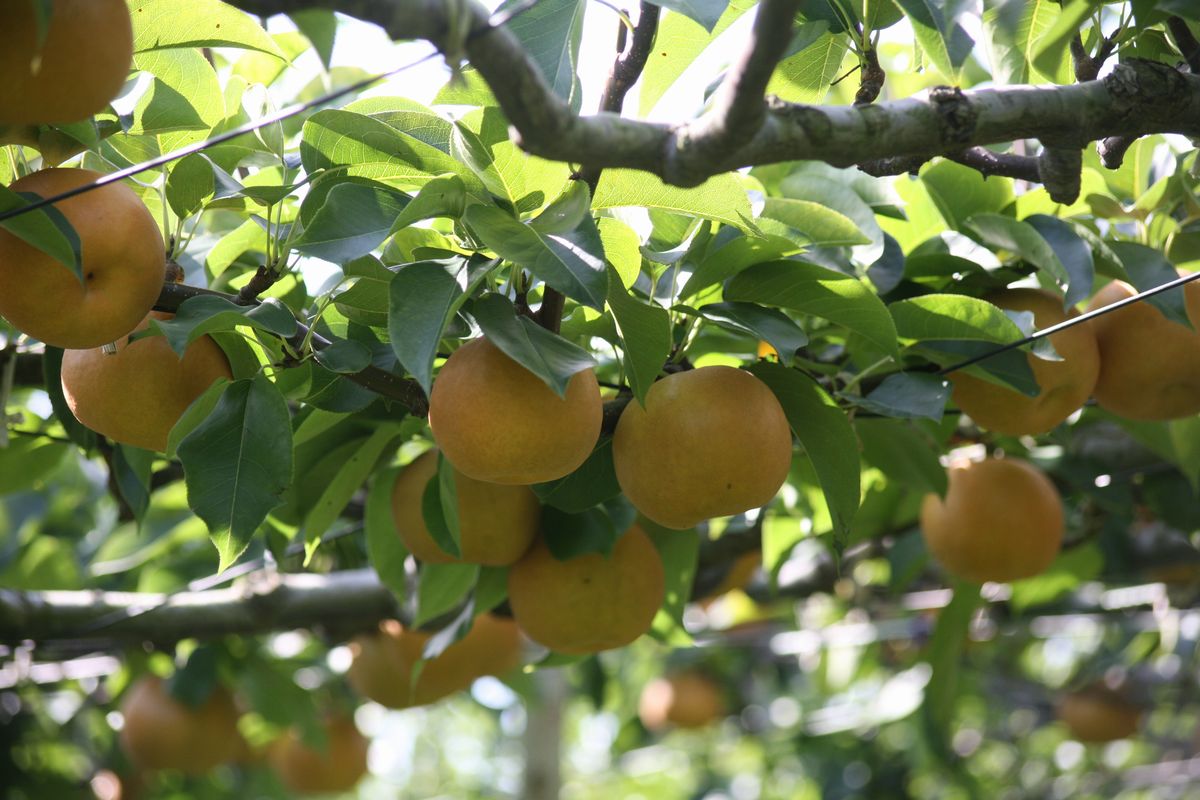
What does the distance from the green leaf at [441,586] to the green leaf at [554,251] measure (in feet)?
2.51

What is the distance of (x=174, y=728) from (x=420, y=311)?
190cm

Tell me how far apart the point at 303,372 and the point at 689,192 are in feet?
1.39

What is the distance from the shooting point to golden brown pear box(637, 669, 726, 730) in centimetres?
387

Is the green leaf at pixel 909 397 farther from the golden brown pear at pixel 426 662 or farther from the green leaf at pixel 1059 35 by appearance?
the golden brown pear at pixel 426 662

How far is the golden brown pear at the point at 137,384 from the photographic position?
108 centimetres

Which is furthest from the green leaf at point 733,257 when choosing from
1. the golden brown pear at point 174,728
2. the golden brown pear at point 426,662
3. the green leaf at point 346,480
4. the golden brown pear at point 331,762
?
the golden brown pear at point 331,762

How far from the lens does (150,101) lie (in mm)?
1175

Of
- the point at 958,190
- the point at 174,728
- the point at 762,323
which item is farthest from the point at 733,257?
the point at 174,728

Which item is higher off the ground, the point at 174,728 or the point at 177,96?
the point at 177,96

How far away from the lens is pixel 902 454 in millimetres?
1479

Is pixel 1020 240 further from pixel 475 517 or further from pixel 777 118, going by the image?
pixel 475 517

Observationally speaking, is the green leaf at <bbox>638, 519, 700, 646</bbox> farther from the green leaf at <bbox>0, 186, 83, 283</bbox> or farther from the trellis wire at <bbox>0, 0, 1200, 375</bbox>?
the green leaf at <bbox>0, 186, 83, 283</bbox>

§ **WRITTEN PROBLEM**:
Please rewrite the entries above with "trellis wire" changed to "support wire" and everything else kept the same. Leave the pictures out of your answer.

§ **WORKED ANSWER**:
What does the distance from the green leaf at [441,586] to the green leaf at [554,251] measure (in feet)?
2.51

What is the distance of (x=174, y=728) from (x=420, y=311)?
190cm

Tell me how far apart the point at 303,372 and the point at 689,192 are in feet?
1.39

What is the distance from the shooting point to golden brown pear box(637, 669, 726, 730) in centimetres?
387

Is the green leaf at pixel 909 397 farther from the golden brown pear at pixel 426 662 or farther from the green leaf at pixel 1059 35 by appearance?
the golden brown pear at pixel 426 662

How far is the golden brown pear at the point at 137,384 from the photographic position?
108 centimetres

Which is furthest from the green leaf at point 733,257 when choosing from
1. the golden brown pear at point 174,728
2. the golden brown pear at point 426,662
3. the green leaf at point 346,480
4. the golden brown pear at point 331,762
?
the golden brown pear at point 331,762

How far from the lens does (150,101) lie (in mm)?
1175

Of
- the point at 958,190
- the point at 174,728
- the point at 762,323
which item is farthest from the point at 733,257?
the point at 174,728

Which item is higher off the ground, the point at 174,728 or the point at 177,96?
the point at 177,96

How far away from the lens is pixel 902 454 in millimetres?
1479

Is pixel 1020 240 further from pixel 475 517 or further from pixel 777 118, going by the image?
pixel 475 517

Observationally speaking, is the green leaf at <bbox>638, 519, 700, 646</bbox> farther from the green leaf at <bbox>0, 186, 83, 283</bbox> or farther from the support wire at <bbox>0, 0, 1200, 375</bbox>?
the green leaf at <bbox>0, 186, 83, 283</bbox>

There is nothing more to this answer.